Despite widespread disapproval from constituents, S.J.Res 34 has passed the United States Senate with a vote of
50-48, with two absent votes. Earlier today, at 12:25 Eastern March 23, 2017, the US Senate voted on S.J.Res 34, and will use the Congressional Review Act to strip away broadband privacy protections that kept Internet Service Providers (ISPs) and telecoms from selling your internet history and app data usage to third parties. S.J.Res 34 was first introduced by 23 Republican Senators earlier this month and its blitz approval is a giant blow to privacy rights in the United States.

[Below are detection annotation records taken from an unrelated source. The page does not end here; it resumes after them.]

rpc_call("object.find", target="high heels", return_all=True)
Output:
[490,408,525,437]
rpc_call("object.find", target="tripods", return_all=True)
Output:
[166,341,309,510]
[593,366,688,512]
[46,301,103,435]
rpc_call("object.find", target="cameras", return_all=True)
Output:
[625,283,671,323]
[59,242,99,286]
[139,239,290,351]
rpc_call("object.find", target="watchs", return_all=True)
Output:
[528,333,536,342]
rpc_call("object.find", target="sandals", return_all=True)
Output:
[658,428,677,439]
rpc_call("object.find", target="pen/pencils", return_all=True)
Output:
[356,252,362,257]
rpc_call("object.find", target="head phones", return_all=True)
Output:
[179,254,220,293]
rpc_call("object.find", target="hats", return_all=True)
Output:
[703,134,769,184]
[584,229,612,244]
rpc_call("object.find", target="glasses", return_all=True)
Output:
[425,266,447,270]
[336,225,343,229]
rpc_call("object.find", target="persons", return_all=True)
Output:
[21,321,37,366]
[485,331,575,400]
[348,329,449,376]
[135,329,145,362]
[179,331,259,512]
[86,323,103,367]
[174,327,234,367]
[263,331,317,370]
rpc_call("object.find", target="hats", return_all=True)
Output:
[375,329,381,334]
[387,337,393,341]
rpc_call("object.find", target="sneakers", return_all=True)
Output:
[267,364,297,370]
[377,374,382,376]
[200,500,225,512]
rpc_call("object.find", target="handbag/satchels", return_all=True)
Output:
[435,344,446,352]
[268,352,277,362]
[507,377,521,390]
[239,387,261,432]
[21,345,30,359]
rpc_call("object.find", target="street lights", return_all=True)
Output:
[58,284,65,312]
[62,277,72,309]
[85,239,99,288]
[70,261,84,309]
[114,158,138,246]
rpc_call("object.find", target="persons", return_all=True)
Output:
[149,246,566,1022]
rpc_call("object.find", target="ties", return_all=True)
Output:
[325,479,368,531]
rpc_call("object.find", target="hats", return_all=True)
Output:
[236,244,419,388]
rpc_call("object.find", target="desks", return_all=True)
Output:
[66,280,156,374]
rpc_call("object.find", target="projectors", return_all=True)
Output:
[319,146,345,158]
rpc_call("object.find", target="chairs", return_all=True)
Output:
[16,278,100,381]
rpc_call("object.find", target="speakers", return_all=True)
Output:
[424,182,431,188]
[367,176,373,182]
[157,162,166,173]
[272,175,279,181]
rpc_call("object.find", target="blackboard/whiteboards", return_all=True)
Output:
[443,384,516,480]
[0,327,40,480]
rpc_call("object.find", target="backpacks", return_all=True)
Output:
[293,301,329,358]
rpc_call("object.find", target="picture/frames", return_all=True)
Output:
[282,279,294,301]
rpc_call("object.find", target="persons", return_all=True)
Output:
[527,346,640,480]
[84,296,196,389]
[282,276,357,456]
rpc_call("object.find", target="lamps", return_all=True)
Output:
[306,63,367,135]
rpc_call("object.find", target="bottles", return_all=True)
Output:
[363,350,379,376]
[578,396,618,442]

The resolution, which is now effectively half passed, will hand responsibility of
broadband privacy regulation from the Federal Communications Commission (FCC) to the Federal Trade Commission (FTC) and disallow the FCC from making any rules protecting Internet privacy ever again."

US Senate votes 50-48 to do away with broadband privacy rules; let ISPs and telecoms to sell your internet history | Privacy Online News

I LOVE those Reublicans.....SO on the side of privacy......
 
I sent several letters to Senator Toomey over this issue and unsurprisingly he voted in favor of S.J. Res 34.

Pricks.
 
Ironically, That website threw up a warning and its certificate not being trusted! LOL
 
"
Despite widespread disapproval from constituents, S.J.Res 34 has passed the United States Senate with a vote of
50-48, with two absent votes. Earlier today, at 12:25 Eastern March 23, 2017, the US Senate voted on S.J.Res 34, and will use the Congressional Review Act to strip away broadband privacy protections that kept Internet Service Providers (ISPs) and telecoms from selling your internet history and app data usage to third parties. S.J.Res 34 was first introduced by 23 Republican Senators earlier this month and its blitz approval is a giant blow to privacy rights in the United States.

The resolution, which is now effectively half passed, will hand responsibility of
broadband privacy regulation from the Federal Communications Commission (FCC) to the Federal Trade Commission (FTC) and disallow the FCC from making any rules protecting Internet privacy ever again."

US Senate votes 50-48 to do away with broadband privacy rules; let ISPs and telecoms to sell your internet history | Privacy Online News

I LOVE those Reublicans.....SO on the side of privacy......

A bunch of god dam motherfucking whores.
 
"
Despite widespread disapproval from constituents, S.J.Res 34 has passed the United States Senate with a vote of
50-48, with two absent votes. Earlier today, at 12:25 Eastern March 23, 2017, the US Senate voted on S.J.Res 34, and will use the Congressional Review Act to strip away broadband privacy protections that kept Internet Service Providers (ISPs) and telecoms from selling your internet history and app data usage to third parties. S.J.Res 34 was first introduced by 23 Republican Senators earlier this month and its blitz approval is a giant blow to privacy rights in the United States.

The resolution, which is now effectively half passed, will hand responsibility of
broadband privacy regulation from the Federal Communications Commission (FCC) to the Federal Trade Commission (FTC) and disallow the FCC from making any rules protecting Internet privacy ever again."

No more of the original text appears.